→ **What the task requires**
Report back every line from the entries below in which the word "Tanzania" occurs.

→ **The data**
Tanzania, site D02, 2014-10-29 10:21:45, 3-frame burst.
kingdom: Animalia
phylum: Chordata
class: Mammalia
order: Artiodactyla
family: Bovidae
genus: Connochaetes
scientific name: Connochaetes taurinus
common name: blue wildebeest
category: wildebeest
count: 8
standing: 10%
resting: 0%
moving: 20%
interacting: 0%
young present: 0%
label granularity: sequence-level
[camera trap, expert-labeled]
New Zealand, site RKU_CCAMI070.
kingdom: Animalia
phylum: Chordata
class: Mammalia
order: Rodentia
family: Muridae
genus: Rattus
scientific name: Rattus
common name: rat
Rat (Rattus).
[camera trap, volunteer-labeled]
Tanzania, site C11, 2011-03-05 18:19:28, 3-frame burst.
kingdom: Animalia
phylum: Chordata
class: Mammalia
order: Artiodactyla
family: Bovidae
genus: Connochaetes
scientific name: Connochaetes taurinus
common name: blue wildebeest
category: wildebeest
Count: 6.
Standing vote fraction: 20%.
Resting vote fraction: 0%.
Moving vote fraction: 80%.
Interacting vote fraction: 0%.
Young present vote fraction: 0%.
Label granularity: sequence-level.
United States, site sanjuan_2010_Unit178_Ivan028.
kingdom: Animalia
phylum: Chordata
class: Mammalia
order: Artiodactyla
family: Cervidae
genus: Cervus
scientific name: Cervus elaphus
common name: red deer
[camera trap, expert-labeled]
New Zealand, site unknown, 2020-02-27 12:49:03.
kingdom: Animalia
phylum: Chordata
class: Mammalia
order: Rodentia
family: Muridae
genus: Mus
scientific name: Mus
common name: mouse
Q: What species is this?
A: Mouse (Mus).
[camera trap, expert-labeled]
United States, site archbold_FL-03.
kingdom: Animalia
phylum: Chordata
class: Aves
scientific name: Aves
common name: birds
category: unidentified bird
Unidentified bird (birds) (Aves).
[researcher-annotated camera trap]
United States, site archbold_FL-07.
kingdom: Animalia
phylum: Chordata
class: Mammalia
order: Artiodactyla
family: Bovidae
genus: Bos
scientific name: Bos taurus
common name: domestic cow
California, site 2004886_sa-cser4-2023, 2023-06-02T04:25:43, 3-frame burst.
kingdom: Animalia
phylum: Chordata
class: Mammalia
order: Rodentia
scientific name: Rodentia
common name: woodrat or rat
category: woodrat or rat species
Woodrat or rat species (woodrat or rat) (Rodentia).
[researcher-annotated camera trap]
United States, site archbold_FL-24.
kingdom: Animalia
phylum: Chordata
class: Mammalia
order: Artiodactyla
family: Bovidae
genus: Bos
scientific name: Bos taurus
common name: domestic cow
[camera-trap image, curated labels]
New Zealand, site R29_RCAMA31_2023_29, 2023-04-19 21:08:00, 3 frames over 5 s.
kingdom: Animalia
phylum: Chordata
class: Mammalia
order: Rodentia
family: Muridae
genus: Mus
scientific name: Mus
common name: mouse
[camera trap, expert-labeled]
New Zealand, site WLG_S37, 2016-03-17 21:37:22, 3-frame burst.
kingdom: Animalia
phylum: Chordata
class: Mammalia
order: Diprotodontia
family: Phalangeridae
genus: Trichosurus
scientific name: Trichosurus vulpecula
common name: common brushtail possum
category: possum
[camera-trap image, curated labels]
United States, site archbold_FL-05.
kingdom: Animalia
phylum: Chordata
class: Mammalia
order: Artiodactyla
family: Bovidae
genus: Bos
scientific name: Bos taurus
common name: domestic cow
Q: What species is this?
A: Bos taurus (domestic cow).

→ **Answer to the exercise**
Tanzania, site D02, 2014-10-29 10:21:45, 3-frame burst.
Tanzania, site C11, 2011-03-05 18:19:28, 3-frame burst.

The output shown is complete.